A brash working-class bloke gets a new job in a new town, wages a calculated campaign to seduce and marry the local tycoon’s daughter, entangles himself in a passionate affair with an older woman, and finally gets what he wants — with nearly everyone living unhappily ever after.
On the 60th anniversary of “Room at the Top,” it’s worthwhile to recall how and why this British movie shocked and excited its original audiences. A first feature by Jack Clayton from a best-selling debut novel by John Braine, it opens for a week at Film Forum in a 4K restoration that puts a new sheen on master cinematographer Freddie Francis’s grimy black-and-white images.

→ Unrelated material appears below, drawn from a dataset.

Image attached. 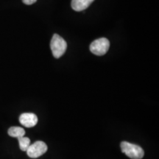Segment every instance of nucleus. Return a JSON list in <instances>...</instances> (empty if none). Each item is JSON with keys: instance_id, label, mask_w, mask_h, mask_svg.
<instances>
[{"instance_id": "nucleus-1", "label": "nucleus", "mask_w": 159, "mask_h": 159, "mask_svg": "<svg viewBox=\"0 0 159 159\" xmlns=\"http://www.w3.org/2000/svg\"><path fill=\"white\" fill-rule=\"evenodd\" d=\"M120 146L122 152L131 159H142L144 157V150L138 145L128 142H122Z\"/></svg>"}, {"instance_id": "nucleus-5", "label": "nucleus", "mask_w": 159, "mask_h": 159, "mask_svg": "<svg viewBox=\"0 0 159 159\" xmlns=\"http://www.w3.org/2000/svg\"><path fill=\"white\" fill-rule=\"evenodd\" d=\"M19 122L26 128H33L38 123V117L33 113H24L19 116Z\"/></svg>"}, {"instance_id": "nucleus-4", "label": "nucleus", "mask_w": 159, "mask_h": 159, "mask_svg": "<svg viewBox=\"0 0 159 159\" xmlns=\"http://www.w3.org/2000/svg\"><path fill=\"white\" fill-rule=\"evenodd\" d=\"M47 151V146L43 142L41 141H38L33 143V144L30 145L27 149V153L30 158H36L41 156Z\"/></svg>"}, {"instance_id": "nucleus-6", "label": "nucleus", "mask_w": 159, "mask_h": 159, "mask_svg": "<svg viewBox=\"0 0 159 159\" xmlns=\"http://www.w3.org/2000/svg\"><path fill=\"white\" fill-rule=\"evenodd\" d=\"M94 0H72L71 7L75 11H82L88 8Z\"/></svg>"}, {"instance_id": "nucleus-3", "label": "nucleus", "mask_w": 159, "mask_h": 159, "mask_svg": "<svg viewBox=\"0 0 159 159\" xmlns=\"http://www.w3.org/2000/svg\"><path fill=\"white\" fill-rule=\"evenodd\" d=\"M110 47V42L105 38L97 39L93 41L90 45V50L93 54L101 56L106 54Z\"/></svg>"}, {"instance_id": "nucleus-7", "label": "nucleus", "mask_w": 159, "mask_h": 159, "mask_svg": "<svg viewBox=\"0 0 159 159\" xmlns=\"http://www.w3.org/2000/svg\"><path fill=\"white\" fill-rule=\"evenodd\" d=\"M8 134L10 136L15 137V138H20L25 135V130L20 127H11L8 130Z\"/></svg>"}, {"instance_id": "nucleus-8", "label": "nucleus", "mask_w": 159, "mask_h": 159, "mask_svg": "<svg viewBox=\"0 0 159 159\" xmlns=\"http://www.w3.org/2000/svg\"><path fill=\"white\" fill-rule=\"evenodd\" d=\"M19 140V148L22 151H27V149L30 145V140L27 137H20L18 138Z\"/></svg>"}, {"instance_id": "nucleus-9", "label": "nucleus", "mask_w": 159, "mask_h": 159, "mask_svg": "<svg viewBox=\"0 0 159 159\" xmlns=\"http://www.w3.org/2000/svg\"><path fill=\"white\" fill-rule=\"evenodd\" d=\"M22 1L25 5H33V4H34L37 0H22Z\"/></svg>"}, {"instance_id": "nucleus-2", "label": "nucleus", "mask_w": 159, "mask_h": 159, "mask_svg": "<svg viewBox=\"0 0 159 159\" xmlns=\"http://www.w3.org/2000/svg\"><path fill=\"white\" fill-rule=\"evenodd\" d=\"M50 47L53 56L55 58H59L64 54L66 50L67 43L62 37L57 34H55L51 40Z\"/></svg>"}]
</instances>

Joe Lampton (Laurence Harvey), the film’s antihero, is a ferocious go-getter from a humble background who takes a job in a North England town controlled by the local industrialist. Single-minded and predatory, he sets his sights on the naïve heiress Susan Brown (Heather Sears), while recklessly pursuing the worldly wise but unhappily married Alice Aisgill (Simone Signoret). The heat generated by the affair fuels the movie.
Joe’s bluntly articulated class resentment notwithstanding, “Room at the Top” is quite conservative in its morality — although its sledgehammer ending still packs an emotional wallop. The movie was popular with British audiences but, as noted by the film historian Alexander Walker, many reviewers were offended by its explicit dialogue and situations. There would seem to be a political subtext as well. Given that Joe was a sergeant in the R.A.F. during World War II and supposedly in his mid-20s (making Alice a shockingly old 35), the movie appears to be set around 1950 — a period when Britain’s postwar Labour government put the nation’s old boy network on the defensive.